Books from the Middle East to fall in love with
A four-letter word with immense power and the most enigmatic feeling of all. Love is fickle yet potent, whether it is for a special someone, family and friends or for a specific passion. Great writers wrote about eternal loves, and their fictional stories move us to this day, be it William Shakespeare’s tragic love story, Romeo and Juliet, or our adored Middle Eastern equivalent, The Story of Layla and Majnun. Enjoy the different forms of love in these four books.
In 128 pages, the devoted Iranian- American translator of Rumi, the Persian poet, gifts the world one of the most treasured written works— The Love Poems of Rumi. The book transcends readers into a serene place, where love lies within each page.

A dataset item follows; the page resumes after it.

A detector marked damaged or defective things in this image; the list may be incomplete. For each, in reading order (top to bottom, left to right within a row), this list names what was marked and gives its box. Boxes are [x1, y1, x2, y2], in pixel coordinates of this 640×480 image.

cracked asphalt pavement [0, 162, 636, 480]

Translated by Nader Khalili.
Ella Rubenstein, an unhappily-married literary agent reads Sweet Blasphemy, a novel by Aziz Zahara. The story is about Rumi and his confidant Shams, and Rumi’s transformation through forty love rules. As Ella reads on, she feels Zahara is acting as Shams was to Rumi—teaching her how to set herself free and to follow her own heart.
Elif Shafak
A cross-cultural love story. Isabel Parkman and an Egyptian-American conductor parallel her great-grandparent’s story of Anna Winterbourne and Sharif al-Baroudi, creating a map full of life and love. Published in 1999, The Map of Love stands the test of time as an extraordinary, romantic tale.
Ahdaf Soueif
Arabian Romantic captures what it was like to live in central Arabia before the imposition of austere norms by the Wahhabi authorities in the early 20th century: tales of robbery and hot pursuit; perilous desert crossings; scenes of exhaustion and chaos when water is raised from deep wells under harsh conditions; the distress of wounded and worn-out animals on the brink of perdition; once proud warriors who are at the mercy of their enemy on the field of battle. Such images lend poignancy to the suffering of the poet’s love-stricken heart, while also painting a vivid portrait of typical Bedouin life.
Abdallāh ibn Sbayyil Translated by Marcel Kurpershoek.